I do quite a bit of onboarding at Atomic and help people get settled into the company in their first couple of years. We look for smart, engaged, energetic folks. These Atoms frequently see areas for improvement and want to help move the company forward. Often though, they’re missing some context or don’t fully understand the implications of a proposed change. One of my least favorite things to do is to tell folks why their idea can’t work. It doesn’t feel like it builds the relationship or helps them develop their approach for the next opportunity they encounter. I don’t know why it’s taken me so long to develop a better approach, but now, rather than be a voice of opposition to an idea, I try to ask questions to help folks work through the problem-solving process on their own.

When someone brings a suggestion these days, here are some of the questions I like to ask:

What root problem does this change solve for? What’s the real need driving this change?

I really like to lead with this one. Folks often present a perceived solution to a problem without taking the time to outline the problem itself. The presented solution may not be particularly feasible, but that doesn’t mean the person hasn’t identified a problem worth solving. And if they leave after getting a flat “no” to the proposed solution, they may think you’re not interested in helping. Understanding the root problem can lead to more empathy for the challenge they’re facing and spark ideas for alternate solutions.
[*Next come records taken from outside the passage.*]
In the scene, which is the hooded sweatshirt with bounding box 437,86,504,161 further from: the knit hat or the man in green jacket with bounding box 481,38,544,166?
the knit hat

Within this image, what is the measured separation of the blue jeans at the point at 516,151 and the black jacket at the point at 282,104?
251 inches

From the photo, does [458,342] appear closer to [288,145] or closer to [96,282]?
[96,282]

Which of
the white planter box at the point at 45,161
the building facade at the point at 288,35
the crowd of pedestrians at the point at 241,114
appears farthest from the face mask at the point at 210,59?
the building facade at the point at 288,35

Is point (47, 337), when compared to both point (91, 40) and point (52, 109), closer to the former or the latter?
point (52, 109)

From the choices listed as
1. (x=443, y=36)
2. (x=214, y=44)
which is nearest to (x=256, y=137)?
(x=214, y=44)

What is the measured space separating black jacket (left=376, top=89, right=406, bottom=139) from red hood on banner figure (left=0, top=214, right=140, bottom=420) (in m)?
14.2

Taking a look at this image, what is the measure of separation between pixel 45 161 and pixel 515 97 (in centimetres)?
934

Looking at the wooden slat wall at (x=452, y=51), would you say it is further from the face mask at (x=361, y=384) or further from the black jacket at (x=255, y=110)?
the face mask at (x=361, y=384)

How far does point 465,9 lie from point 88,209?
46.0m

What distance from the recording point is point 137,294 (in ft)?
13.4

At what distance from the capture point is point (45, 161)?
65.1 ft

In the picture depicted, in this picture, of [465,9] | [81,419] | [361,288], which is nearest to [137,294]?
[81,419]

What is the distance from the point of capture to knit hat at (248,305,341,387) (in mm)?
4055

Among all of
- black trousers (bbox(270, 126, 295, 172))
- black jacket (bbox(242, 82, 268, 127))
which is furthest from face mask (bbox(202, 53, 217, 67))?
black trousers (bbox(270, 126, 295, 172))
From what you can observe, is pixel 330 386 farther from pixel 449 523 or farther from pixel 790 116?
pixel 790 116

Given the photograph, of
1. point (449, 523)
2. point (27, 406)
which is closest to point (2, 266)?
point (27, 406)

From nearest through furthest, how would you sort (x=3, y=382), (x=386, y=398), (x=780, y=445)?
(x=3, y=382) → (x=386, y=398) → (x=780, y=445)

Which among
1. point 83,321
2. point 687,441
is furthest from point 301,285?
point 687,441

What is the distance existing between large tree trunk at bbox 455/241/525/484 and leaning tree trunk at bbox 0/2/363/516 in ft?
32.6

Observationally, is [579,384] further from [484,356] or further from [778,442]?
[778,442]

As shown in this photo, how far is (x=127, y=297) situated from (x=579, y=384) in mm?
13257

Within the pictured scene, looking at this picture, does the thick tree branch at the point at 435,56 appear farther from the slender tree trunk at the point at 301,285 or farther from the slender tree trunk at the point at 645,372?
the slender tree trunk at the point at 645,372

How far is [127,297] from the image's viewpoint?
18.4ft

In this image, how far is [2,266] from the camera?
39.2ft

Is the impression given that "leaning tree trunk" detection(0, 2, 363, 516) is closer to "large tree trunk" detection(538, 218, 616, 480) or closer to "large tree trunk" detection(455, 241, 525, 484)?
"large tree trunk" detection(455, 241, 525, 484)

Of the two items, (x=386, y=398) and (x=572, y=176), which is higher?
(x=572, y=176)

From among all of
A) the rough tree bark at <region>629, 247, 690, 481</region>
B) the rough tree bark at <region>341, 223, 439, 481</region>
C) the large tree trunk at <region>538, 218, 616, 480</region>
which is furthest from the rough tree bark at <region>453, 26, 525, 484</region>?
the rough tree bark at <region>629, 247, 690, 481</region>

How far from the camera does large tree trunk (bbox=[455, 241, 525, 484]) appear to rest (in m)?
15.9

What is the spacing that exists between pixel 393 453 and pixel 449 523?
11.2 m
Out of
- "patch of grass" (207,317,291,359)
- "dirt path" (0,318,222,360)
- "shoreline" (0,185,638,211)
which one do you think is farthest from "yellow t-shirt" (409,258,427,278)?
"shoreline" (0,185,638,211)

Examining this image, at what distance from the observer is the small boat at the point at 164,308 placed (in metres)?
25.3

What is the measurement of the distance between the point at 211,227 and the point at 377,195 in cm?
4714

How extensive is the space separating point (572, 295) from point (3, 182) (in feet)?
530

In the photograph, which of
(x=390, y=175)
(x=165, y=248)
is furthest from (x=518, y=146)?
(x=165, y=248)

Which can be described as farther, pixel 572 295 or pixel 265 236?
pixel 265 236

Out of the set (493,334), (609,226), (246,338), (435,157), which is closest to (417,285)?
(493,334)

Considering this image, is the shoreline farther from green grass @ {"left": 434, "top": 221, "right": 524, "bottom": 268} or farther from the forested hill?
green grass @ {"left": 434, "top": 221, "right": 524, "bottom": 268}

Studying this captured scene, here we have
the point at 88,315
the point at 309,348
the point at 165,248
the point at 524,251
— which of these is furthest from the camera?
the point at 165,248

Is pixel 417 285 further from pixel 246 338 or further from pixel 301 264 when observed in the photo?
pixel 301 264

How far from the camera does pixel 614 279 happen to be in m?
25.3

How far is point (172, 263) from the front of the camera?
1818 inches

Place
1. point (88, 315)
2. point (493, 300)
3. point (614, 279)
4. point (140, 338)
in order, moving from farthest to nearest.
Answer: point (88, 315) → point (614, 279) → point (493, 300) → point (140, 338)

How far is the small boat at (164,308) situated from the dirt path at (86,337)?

Is there any hard data we can point to that substantiates the severity of the problem or the effectiveness of the solution?
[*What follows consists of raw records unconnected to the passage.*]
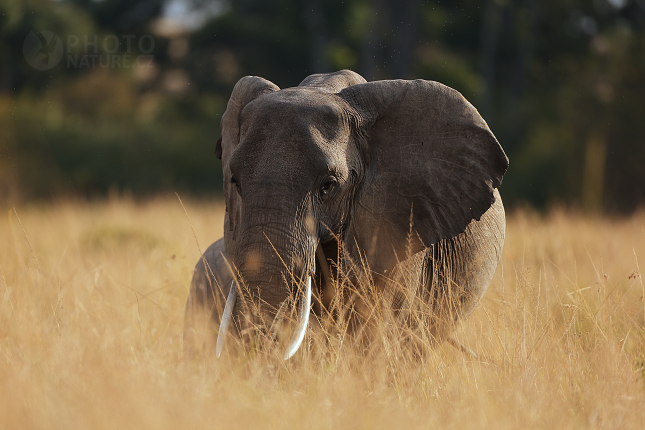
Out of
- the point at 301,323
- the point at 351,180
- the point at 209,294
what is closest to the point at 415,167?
the point at 351,180

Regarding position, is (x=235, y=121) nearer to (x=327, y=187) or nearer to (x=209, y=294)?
(x=327, y=187)

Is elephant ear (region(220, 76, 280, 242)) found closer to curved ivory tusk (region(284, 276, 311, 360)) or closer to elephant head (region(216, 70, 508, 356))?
elephant head (region(216, 70, 508, 356))

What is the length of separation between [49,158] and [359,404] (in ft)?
68.8

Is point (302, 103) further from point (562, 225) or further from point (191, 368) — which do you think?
point (562, 225)

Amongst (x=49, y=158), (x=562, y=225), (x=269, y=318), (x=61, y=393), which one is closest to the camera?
(x=61, y=393)

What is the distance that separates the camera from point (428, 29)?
89.4ft

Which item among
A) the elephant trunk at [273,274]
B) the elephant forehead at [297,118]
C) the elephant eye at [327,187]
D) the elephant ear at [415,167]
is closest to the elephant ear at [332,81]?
the elephant ear at [415,167]

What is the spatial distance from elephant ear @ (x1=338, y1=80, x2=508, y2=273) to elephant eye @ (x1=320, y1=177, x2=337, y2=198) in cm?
29

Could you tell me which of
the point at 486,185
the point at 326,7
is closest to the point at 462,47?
the point at 326,7

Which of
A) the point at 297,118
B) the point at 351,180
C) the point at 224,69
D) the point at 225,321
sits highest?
the point at 297,118

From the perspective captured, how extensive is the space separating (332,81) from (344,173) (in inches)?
27.9

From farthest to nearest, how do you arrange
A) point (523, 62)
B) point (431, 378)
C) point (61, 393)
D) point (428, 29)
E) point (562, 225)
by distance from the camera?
point (523, 62) → point (428, 29) → point (562, 225) → point (431, 378) → point (61, 393)

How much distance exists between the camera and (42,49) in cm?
2631

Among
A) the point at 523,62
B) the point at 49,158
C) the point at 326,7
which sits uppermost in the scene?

We all have our perceptions. They’re not all the same. Conversations can be much more productive when it’s clear what we’re talking about and there’s something we can measure or agree on. Folks can sometimes skip this step, and so I like to ask, if only to highlight the value of having some hard data to drive the problem-solving conversation.
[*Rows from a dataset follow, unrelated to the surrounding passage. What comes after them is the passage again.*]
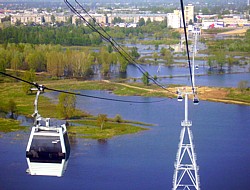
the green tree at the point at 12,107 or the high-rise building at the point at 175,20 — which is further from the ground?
the high-rise building at the point at 175,20

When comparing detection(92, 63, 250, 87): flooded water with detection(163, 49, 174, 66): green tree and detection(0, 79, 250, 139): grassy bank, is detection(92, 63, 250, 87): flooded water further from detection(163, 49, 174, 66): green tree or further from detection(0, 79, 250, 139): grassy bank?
detection(0, 79, 250, 139): grassy bank

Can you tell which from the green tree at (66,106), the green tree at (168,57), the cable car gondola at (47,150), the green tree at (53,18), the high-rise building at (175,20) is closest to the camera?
the cable car gondola at (47,150)

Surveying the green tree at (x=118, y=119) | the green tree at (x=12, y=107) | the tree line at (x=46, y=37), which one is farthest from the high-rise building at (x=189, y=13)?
the green tree at (x=118, y=119)

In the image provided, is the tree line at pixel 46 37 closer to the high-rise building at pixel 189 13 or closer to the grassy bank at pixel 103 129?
the high-rise building at pixel 189 13

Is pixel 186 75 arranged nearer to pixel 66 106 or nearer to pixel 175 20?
pixel 66 106

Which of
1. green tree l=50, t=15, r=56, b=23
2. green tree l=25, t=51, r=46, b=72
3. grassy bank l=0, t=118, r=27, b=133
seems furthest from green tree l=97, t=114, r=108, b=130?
green tree l=50, t=15, r=56, b=23

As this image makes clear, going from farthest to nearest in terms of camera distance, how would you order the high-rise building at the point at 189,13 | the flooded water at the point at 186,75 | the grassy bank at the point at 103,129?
the high-rise building at the point at 189,13
the flooded water at the point at 186,75
the grassy bank at the point at 103,129
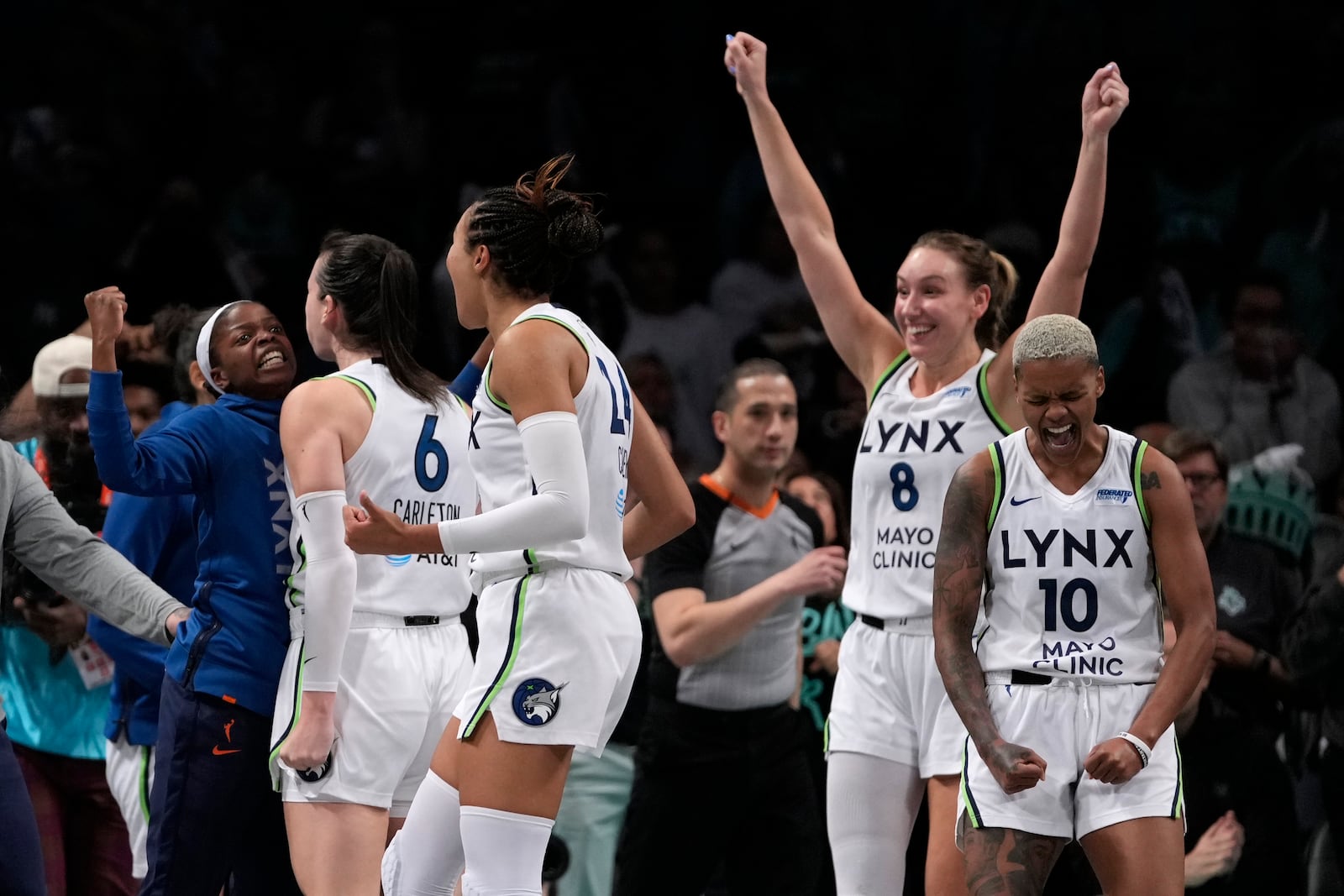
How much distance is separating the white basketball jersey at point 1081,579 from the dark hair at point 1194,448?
2410 millimetres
Who are the winners? And the losers?

Most changes for a group have pros and cons and will improve things for some folks while creating costs for others. This can be hard to see sometimes. We focus on how a change will improve our environment and sometimes assume that it will be equally positive for everyone. Since we all have our own priorities and preferences, there are often winners and losers. It can help broaden perspectives to think that through.

>What unintended consequences could this change cause?

In a similar vein, it can be easier to see the immediate benefit of a change for yourself or your team. We don’t always spend as much time thinking about what the unintended negative outcomes could be. I like to ask folks to spend some time exploring possible risks and may suggest a few myself.

Are there any other solutions that could capture the pros with fewer cons?

Hopefully, at this point, we all understand the problem and the constraints with a bit more depth than when we started. It’s often the case that new solutions have come to the surface by this stage that might be more actionable.

Can you build relationships through question-oriented problem solving?

It’s no fun to argue against someone’s big idea or to be the bad cop who’s shutting down change. It doesn’t feel like you’re building the relationship in the process or helping the other person learn to present ideas more effectively in the future. Perhaps questions like these can be a better way to drive the conversation if you find yourself in this situation.